▶ _ZADANIE DO WYKONANIA_
Przepisz wiernie fragment poniższego dziennika posiłków od słów "7. 18:40 podjadłam" aż do słów "Dodatkowo 100 squashów." włącznie.

▶ _BLOK TEKSTU_

'''

Czwartek 20.11.2014 r.
1. 9:00 kawa czarna z cynamonem i imbirem z dodatkiem pół łyżeczki miodu :)
2. 9:30 jabłko
3. 10:20 owsianka: płatki owsiane 4 łyżki na wodzie + jabłko uprzednio upieczone w mikrofalówce + łyżeczka miodu + cynamon - wszystko wymieszane. Pycha! :)
4. 13:00 kawa czarna z cynamonem i imbirem
5. 14:10 upieczona papryka faszerowana kalafiorkiem i szpinakiem + sałata lodowa i kilka zielonych oliwek
6. 17:10 zupa jarzynowo-pomidorowa z oliwkami (sprzed dwóch dni, zapasteryzowałam w słoiki :))
7. 18:40 podjadłam ok. 25 g migdałów
8. 21:00 szklanka soku marchewkowego, 2 szklanki soku jabłkowego
23:00 bieganie 5 km od niechcenia. Jeden z najgorszych dni mojej mobilizacji do ćwiczeń. Dodatkowo 100 squashów.
9. 0:30 szklanka soku jabłkowego, 150g kefiru, zielona herbata z łyżeczką miodu
Środa 19.11.2014 r.

'''

Rekordy relacji przestrzennych:
'''

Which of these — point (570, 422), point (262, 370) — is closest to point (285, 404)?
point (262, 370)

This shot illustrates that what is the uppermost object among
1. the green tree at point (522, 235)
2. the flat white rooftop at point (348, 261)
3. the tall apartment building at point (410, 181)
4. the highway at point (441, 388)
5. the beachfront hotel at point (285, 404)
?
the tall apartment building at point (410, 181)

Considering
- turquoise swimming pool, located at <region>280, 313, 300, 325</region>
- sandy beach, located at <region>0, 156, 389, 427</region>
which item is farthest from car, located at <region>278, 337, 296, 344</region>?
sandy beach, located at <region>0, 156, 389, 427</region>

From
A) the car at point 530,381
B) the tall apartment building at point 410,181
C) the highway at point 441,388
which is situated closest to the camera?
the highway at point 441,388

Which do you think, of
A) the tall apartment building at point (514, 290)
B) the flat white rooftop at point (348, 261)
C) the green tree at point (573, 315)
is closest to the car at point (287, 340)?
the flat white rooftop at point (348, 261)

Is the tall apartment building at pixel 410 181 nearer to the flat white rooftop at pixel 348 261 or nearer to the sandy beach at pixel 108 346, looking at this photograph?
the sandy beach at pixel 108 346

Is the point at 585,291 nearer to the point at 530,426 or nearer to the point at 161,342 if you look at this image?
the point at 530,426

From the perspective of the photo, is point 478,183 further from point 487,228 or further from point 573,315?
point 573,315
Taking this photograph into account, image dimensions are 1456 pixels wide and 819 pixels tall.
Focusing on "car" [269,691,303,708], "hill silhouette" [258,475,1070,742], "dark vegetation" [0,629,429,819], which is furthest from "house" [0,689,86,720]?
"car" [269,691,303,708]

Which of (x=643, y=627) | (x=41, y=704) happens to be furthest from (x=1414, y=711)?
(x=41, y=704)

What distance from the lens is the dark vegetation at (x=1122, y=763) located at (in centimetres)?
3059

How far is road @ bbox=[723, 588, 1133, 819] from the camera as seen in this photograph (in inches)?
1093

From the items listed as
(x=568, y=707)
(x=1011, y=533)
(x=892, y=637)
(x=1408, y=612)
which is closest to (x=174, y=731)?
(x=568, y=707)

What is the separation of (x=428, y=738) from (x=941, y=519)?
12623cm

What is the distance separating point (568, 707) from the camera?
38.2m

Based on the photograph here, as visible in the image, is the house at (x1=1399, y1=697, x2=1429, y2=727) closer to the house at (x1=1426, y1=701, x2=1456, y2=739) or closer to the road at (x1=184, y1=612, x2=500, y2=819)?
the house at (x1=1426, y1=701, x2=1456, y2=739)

'''

▶ _WYNIK ZADANIA_
7. 18:40 podjadłam ok. 25 g migdałów
8. 21:00 szklanka soku marchewkowego, 2 szklanki soku jabłkowego
23:00 bieganie 5 km od niechcenia. Jeden z najgorszych dni mojej mobilizacji do ćwiczeń. Dodatkowo 100 squashów.